Trying to reduce memory usage

Jon Degenhardt jond at noreply.com
Tue Feb 23 04:22:41 UTC 2021


On Tuesday, 23 February 2021 at 00:08:40 UTC, tsbockman wrote:
> On Friday, 19 February 2021 at 00:13:19 UTC, Jon Degenhardt 
> wrote:
>> It would be interesting to see how the performance compares to 
>> tsv-uniq 
>> (https://github.com/eBay/tsv-utils/tree/master/tsv-uniq). The 
>> prebuilt binaries turn on all the optimizations 
>> (https://github.com/eBay/tsv-utils/releases).
>
> My program (called line-dedup below) is modestly faster than 
> yours, with the gap gradually widening as files get bigger. 
> Similarly, when not using a memory-mapped scratch file, my 
> program is modestly less memory hungry than yours, with the gap 
> gradually widening as files get bigger.
>
> In neither case is the difference very exciting though; the 
> real benefit of my algorithm is that it can process files too 
> large for physical memory. It might also handle frequent hash 
> collisions better, and could be upgraded to handle huge numbers 
> of very short lines efficiently.

Thanks for running the comparison!

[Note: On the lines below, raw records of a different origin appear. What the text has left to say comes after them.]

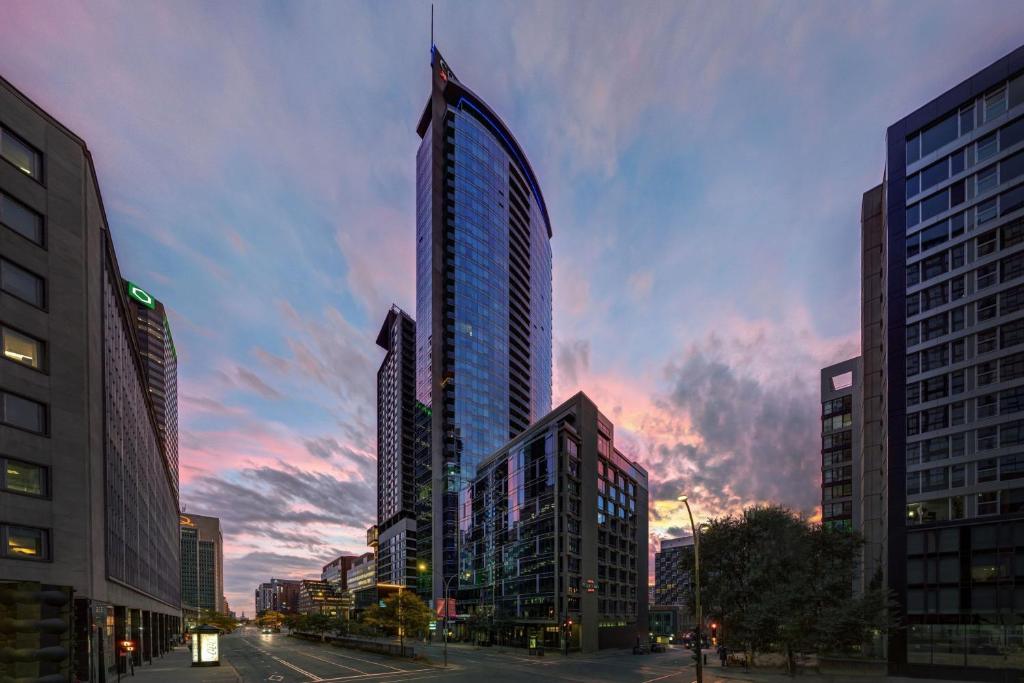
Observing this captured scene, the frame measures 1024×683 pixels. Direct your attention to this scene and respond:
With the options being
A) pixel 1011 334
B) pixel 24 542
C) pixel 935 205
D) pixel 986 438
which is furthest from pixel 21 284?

I appreciate seeing how other 
implementations compare.

I'd characterize the results a differently though. Based on the 
numbers, line-dedup is materially faster than tsv-uniq, at least 
on the tests run. To your point, it may not make much practical 
difference on data sets that fit in memory. tsv-uniq is fast 
enough for most needs. But it's still a material performance 
delta. Nice job!

I agree also that the bigger pragmatic benefit is fast processing 
of files much larger than will fit in memory. There are other 
useful problems like this. One I often need is creating a random 
weighted ordering. Easy to do for data sets that fit in memory, 
but hard to do fast for data sets that do not.